REQUIRED TASK →
Nothing but the lines from the line with "In this picture, which" through the end of the data is to be copied, and each is to be copied exactly.

GIVEN RECORDS →

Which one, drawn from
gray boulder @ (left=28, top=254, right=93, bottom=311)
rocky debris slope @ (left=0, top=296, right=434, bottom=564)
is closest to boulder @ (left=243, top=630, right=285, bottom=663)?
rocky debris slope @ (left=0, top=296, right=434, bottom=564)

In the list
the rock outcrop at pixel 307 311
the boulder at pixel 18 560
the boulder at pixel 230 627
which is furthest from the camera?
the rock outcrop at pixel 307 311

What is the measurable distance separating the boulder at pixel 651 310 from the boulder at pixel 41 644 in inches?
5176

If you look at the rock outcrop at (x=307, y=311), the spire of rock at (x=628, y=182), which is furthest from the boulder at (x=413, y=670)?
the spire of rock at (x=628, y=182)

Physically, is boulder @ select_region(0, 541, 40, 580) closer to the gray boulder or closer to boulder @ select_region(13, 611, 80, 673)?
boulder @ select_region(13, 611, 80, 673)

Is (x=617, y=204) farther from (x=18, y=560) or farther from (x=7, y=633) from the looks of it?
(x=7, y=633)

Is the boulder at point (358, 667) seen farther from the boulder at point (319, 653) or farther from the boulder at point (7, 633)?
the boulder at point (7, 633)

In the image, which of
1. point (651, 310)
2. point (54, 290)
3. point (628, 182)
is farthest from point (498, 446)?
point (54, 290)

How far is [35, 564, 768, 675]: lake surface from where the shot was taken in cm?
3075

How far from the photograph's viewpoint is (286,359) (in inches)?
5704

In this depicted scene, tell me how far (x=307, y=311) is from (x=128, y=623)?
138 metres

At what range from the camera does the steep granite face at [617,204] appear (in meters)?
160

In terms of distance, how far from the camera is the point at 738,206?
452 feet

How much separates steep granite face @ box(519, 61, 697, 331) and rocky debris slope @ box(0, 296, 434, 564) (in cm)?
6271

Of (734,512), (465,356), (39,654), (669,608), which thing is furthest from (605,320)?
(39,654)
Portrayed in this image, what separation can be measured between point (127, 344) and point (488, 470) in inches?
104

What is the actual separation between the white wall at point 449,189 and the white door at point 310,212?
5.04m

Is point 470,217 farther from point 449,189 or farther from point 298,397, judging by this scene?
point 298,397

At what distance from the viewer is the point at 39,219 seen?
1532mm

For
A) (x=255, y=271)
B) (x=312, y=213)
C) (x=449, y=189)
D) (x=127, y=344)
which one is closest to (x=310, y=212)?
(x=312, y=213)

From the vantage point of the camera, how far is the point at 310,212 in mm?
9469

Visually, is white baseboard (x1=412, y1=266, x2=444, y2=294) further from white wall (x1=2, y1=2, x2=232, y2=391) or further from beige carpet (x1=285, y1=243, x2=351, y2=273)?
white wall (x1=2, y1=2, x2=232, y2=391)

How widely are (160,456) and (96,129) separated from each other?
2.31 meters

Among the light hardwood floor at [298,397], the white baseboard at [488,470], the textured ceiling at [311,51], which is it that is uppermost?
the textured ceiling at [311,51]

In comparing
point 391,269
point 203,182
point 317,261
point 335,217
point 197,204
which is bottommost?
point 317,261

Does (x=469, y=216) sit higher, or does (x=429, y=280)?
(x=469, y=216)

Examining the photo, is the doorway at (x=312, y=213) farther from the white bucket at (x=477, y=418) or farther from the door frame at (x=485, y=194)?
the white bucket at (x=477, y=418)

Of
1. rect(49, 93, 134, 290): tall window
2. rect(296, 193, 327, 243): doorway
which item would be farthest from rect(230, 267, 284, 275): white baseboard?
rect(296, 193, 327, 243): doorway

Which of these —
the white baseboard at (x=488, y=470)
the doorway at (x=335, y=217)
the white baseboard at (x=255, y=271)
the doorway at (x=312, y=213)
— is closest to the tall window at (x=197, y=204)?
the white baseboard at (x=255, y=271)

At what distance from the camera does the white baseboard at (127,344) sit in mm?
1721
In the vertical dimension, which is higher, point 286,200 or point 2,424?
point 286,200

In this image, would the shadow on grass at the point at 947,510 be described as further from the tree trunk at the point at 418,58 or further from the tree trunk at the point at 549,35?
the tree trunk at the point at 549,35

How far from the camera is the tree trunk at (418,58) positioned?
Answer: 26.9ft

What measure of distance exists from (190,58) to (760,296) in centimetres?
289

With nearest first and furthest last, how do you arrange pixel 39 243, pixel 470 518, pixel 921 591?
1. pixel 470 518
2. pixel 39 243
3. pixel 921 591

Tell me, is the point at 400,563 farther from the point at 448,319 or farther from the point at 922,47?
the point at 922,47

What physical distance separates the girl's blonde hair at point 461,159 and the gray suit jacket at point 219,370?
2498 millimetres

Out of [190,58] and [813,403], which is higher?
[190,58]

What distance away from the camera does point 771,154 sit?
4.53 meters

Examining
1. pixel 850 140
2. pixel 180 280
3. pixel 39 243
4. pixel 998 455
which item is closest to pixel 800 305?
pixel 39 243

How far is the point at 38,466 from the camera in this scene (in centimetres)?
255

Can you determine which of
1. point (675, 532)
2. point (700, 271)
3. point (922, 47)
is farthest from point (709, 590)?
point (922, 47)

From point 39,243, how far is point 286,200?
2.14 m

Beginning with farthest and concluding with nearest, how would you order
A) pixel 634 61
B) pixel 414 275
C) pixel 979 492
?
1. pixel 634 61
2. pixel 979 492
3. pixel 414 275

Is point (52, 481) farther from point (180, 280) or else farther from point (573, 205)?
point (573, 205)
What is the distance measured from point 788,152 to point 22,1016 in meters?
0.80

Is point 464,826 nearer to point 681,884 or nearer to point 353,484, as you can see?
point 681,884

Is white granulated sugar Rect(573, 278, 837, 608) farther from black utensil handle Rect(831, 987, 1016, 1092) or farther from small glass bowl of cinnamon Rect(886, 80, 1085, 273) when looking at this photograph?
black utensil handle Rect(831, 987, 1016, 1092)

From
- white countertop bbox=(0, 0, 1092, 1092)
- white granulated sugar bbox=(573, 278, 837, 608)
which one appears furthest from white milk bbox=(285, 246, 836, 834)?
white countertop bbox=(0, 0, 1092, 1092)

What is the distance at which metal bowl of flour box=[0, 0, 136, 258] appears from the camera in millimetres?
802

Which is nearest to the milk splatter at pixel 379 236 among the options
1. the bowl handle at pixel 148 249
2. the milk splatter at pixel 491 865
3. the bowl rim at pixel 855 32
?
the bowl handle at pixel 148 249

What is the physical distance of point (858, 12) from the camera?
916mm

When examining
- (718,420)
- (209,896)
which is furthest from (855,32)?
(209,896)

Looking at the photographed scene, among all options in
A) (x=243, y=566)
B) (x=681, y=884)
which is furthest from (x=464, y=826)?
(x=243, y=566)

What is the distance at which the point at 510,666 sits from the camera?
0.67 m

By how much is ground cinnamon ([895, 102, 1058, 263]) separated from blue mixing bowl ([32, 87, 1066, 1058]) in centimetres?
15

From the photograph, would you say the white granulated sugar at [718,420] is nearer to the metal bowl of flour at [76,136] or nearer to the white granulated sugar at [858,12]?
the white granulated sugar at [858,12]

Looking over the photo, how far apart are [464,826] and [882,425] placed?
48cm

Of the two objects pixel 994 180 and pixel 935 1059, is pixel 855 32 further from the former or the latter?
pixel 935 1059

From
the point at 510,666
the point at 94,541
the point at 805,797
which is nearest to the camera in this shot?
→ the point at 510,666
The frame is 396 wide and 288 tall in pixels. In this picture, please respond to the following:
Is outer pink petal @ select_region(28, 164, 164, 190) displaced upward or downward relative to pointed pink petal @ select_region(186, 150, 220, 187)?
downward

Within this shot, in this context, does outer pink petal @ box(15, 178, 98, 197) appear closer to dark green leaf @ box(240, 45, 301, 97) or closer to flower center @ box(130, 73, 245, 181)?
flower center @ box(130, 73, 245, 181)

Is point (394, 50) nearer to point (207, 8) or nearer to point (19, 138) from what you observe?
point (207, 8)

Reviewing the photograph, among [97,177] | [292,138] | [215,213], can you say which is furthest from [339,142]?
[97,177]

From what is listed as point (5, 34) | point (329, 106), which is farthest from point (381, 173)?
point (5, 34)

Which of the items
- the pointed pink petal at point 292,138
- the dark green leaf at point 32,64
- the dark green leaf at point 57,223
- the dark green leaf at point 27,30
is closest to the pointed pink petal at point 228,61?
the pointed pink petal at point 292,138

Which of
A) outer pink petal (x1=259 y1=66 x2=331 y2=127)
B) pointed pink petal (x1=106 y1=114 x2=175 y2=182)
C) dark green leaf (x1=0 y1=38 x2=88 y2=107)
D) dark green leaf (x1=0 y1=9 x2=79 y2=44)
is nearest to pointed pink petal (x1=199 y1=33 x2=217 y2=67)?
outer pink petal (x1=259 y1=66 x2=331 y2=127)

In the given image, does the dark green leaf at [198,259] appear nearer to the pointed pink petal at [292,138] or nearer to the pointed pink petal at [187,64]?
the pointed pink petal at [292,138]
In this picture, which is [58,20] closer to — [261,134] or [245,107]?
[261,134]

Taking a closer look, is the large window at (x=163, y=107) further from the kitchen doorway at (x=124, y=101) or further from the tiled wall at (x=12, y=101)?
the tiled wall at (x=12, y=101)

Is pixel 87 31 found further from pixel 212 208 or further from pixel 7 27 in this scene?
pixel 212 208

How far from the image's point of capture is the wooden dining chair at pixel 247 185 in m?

RESPONSE TO THIS TASK →
In this picture, which is [58,20] closer to — [261,134] or [245,107]?
[261,134]

Taking a closer look, is the large window at (x=163, y=107) further from the kitchen doorway at (x=124, y=101) or further from the tiled wall at (x=12, y=101)?
the tiled wall at (x=12, y=101)

Is pixel 87 31 found further from pixel 212 208 or further from pixel 7 27 in this scene?
pixel 212 208

How far from the image's point of capture is the wooden dining chair at pixel 247 185 in m?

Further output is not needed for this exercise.